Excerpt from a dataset
—————

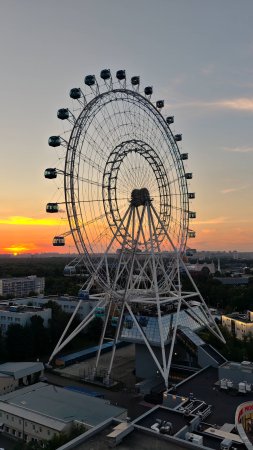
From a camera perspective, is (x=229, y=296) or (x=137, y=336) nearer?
(x=137, y=336)

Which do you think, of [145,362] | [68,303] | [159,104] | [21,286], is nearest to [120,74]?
[159,104]

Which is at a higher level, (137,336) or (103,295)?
(103,295)

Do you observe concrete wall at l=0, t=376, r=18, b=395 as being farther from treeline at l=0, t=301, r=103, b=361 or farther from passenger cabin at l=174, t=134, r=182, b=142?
passenger cabin at l=174, t=134, r=182, b=142

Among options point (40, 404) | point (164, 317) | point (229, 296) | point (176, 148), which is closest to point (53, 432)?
point (40, 404)

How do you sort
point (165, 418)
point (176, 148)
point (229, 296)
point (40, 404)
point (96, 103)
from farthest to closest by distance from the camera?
point (229, 296)
point (176, 148)
point (96, 103)
point (40, 404)
point (165, 418)

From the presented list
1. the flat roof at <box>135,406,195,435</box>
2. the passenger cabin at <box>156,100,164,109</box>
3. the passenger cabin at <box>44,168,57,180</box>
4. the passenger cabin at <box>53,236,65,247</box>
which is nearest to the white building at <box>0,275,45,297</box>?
the passenger cabin at <box>156,100,164,109</box>

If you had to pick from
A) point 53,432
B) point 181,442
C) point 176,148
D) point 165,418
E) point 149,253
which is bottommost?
point 53,432

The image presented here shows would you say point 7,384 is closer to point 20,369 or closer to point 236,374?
point 20,369

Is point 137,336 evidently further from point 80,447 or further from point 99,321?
point 80,447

—————

[Exercise goal]
Copy the rows above again, changing "flat roof" to "sloped roof" and keeping everything else the same. Leave out the pictures.

[Solved exercise]
From a camera perspective, is (x=229, y=296) or (x=137, y=336) nearer?
(x=137, y=336)

Which do you think, of [145,362] | [68,303] | [159,104] | [21,286], is nearest to [120,74]?
[159,104]

Which is at a higher level, (137,336) or (103,295)?
(103,295)

Do you observe concrete wall at l=0, t=376, r=18, b=395 as being farther from treeline at l=0, t=301, r=103, b=361 or farther from passenger cabin at l=174, t=134, r=182, b=142?
passenger cabin at l=174, t=134, r=182, b=142

Among options point (40, 404) | point (164, 317) | point (229, 296) | point (176, 148), which is closest to point (53, 432)?
point (40, 404)

How do you sort
point (165, 418)
point (176, 148)
point (229, 296)
point (40, 404)
point (96, 103)
from farthest to closest by distance from the camera?
point (229, 296)
point (176, 148)
point (96, 103)
point (40, 404)
point (165, 418)

From the presented list
1. the sloped roof at <box>135,406,195,435</box>
2. the passenger cabin at <box>156,100,164,109</box>
3. the passenger cabin at <box>44,168,57,180</box>
4. the passenger cabin at <box>53,236,65,247</box>
which is nearest to the white building at <box>0,275,45,297</box>?
the passenger cabin at <box>156,100,164,109</box>

If you had to pick from
A) point 53,432
B) point 181,442
C) point 176,148
D) point 165,418
E) point 149,253
which is bottommost?
point 53,432

The image presented here shows would you say point 7,384 is closer to point 20,369 or closer to point 236,374?
point 20,369

Is point 137,336 evidently further from point 80,447 or further from point 99,321?
point 80,447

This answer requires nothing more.